:: What this task involves ::
Reproduce each of the rows below word for word, leaving the pictures out of your answer.

::::

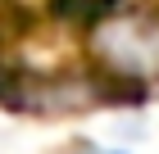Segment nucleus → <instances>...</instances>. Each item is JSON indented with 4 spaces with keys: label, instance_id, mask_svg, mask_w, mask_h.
<instances>
[{
    "label": "nucleus",
    "instance_id": "1",
    "mask_svg": "<svg viewBox=\"0 0 159 154\" xmlns=\"http://www.w3.org/2000/svg\"><path fill=\"white\" fill-rule=\"evenodd\" d=\"M82 64L109 100H146L159 91V0H96L77 23Z\"/></svg>",
    "mask_w": 159,
    "mask_h": 154
},
{
    "label": "nucleus",
    "instance_id": "2",
    "mask_svg": "<svg viewBox=\"0 0 159 154\" xmlns=\"http://www.w3.org/2000/svg\"><path fill=\"white\" fill-rule=\"evenodd\" d=\"M68 154H136V150L123 141H77Z\"/></svg>",
    "mask_w": 159,
    "mask_h": 154
}]
</instances>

::::

:: Result of this task ::
Segment nucleus → <instances>...</instances>. Each item is JSON indented with 4 spaces with keys: label, instance_id, mask_svg, mask_w, mask_h.
<instances>
[{
    "label": "nucleus",
    "instance_id": "1",
    "mask_svg": "<svg viewBox=\"0 0 159 154\" xmlns=\"http://www.w3.org/2000/svg\"><path fill=\"white\" fill-rule=\"evenodd\" d=\"M82 64L109 100H146L159 91V0H96L77 23Z\"/></svg>",
    "mask_w": 159,
    "mask_h": 154
},
{
    "label": "nucleus",
    "instance_id": "2",
    "mask_svg": "<svg viewBox=\"0 0 159 154\" xmlns=\"http://www.w3.org/2000/svg\"><path fill=\"white\" fill-rule=\"evenodd\" d=\"M68 154H136V150L123 141H77Z\"/></svg>",
    "mask_w": 159,
    "mask_h": 154
}]
</instances>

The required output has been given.